Hi - we have a new (to us) 25rss and one of the first modifications we were planning on doing - even before taking her out the first time - was replacing the floor registers to the kind that open/close. Thought this would be an easy mod.

HOWEVER ... we haven't been able to find any shallow "low profile" or low drop vent registers - seems like all the ones we're finding at Lowes, Home Depot, even Camping World have a vent depth that is much deeper (like 1 1/2" to 2") than the originals (which are quite shallow - only 3/4-inch drop or so). Seems like to deeper ones would restrict the airflow?

The floor opening in the Outback is 2" to 3" deep (varies), so I guess we would still have SOME airflow, but not near as strong an airflow as we have with the original vent registers.
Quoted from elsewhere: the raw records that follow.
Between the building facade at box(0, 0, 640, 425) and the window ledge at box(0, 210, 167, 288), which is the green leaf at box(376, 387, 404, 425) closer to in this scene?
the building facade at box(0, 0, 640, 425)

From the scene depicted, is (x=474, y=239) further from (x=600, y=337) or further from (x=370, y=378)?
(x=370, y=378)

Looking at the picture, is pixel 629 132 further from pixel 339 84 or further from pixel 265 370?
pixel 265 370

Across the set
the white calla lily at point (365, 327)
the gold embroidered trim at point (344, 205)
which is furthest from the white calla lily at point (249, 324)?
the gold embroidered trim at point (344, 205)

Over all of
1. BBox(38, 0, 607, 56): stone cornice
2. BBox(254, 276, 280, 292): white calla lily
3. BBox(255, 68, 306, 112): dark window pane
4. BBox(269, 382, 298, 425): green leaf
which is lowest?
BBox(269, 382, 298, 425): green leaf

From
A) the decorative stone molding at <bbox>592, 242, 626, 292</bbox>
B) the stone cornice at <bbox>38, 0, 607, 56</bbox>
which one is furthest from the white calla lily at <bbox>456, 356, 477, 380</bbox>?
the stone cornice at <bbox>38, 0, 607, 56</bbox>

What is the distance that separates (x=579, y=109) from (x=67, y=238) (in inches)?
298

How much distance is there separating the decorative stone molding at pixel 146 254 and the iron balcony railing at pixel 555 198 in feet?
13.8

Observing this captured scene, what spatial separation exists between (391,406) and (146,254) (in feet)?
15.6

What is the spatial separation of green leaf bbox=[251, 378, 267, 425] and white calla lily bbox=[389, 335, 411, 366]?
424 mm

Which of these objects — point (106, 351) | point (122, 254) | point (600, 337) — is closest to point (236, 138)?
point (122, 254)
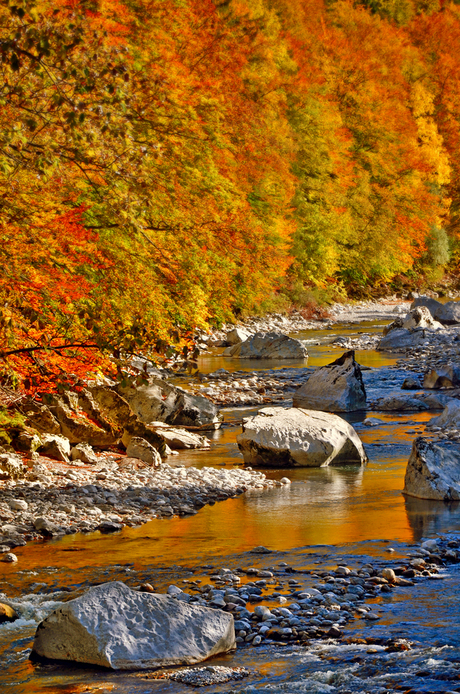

So, for those of you with "low profile" vents that have shallow depth/drop - where did you find them? Shopping online is difficult because they don't often give the depth measurement.

Thanks in advance,
Cindy


----------



## ED_RN (Jun 25, 2006)

Found mine at Lowes. Maybe they can special order them if they don't stock them.


----------



## Lmbevard (Mar 18, 2006)

Found some at Menards that had a sliding plastic grill plate instead of a louver. Put them in the Kitchen and Living area and left the regular one in the bedroom so that I can force more hot air up there. Nice thing is that the new ones are heavy enough that they stay in placed with out having to screw them down so that when things get dropped down there we can get it easily.


----------



## FLYakman (Jan 26, 2006)

What year is your 25rss? I replaced the floor vents on my '06 23rs and on the 2010 26FL and did not have a problem as you describe. I will say that the depth on the 26FL is fairly deep. Replaced mine with 3 brushed nickel from Lowe's.


----------



## The Stephensons (Jul 10, 2007)

Rayman said:


> What year is your 25rss? I replaced the floor vents on my '06 23rs and on the 2010 26FL and did not have a problem as you describe. I will say that the depth on the 26FL is fairly deep. Replaced mine with 3 brushed nickel from Lowe's.


We have a 2005 25rss. Our floor vents must be a bit more shallow than other models. We found a site online that sells "low drop" vent registers (USAhardware.com) but their website doesn't indicate if they are metal or plastic - will give them a call. I heard some folks had problems with the plastic ones "melting".

Thanks for all the info.


----------



## GlenninTexas (Aug 11, 2004)

If all you want to do is cover the vents when not in use, you might consider the magnetic vent covers and just leave the existing vents in place. You can buy them at WalMart for a buck apiece.

Regards, Glenn


----------



## Scoutr2 (Aug 21, 2006)

Lmbevard said:


> Found some at Menards that had a sliding plastic grill plate instead of a louver. Put them in the Kitchen and Living area and left the regular one in the bedroom so that I can force more hot air up there. Nice thing is that the new ones are heavy enough that they stay in placed with out having to screw them down so that when things get dropped down there we can get it easily.


X2. I bought some nice brushed metal one's at Lowe's, and they, too, had plastic louvres. Notice I said, "Had."

The the first vent upstream from the furnace melted. Not 'liquidy' melted, but I smelled it and the plastic was all mis-shapen. They wouldn't move and everything came apart when I forced them.

The next one upstream from that also eventually warped, but not as bad.

If you can find some that are all metal, then go for it. Or wait and see if you have any problems with the plastic/metal ones. The worst that can happen is like mine. Nice looking, but not able to open and close them.

Mike


----------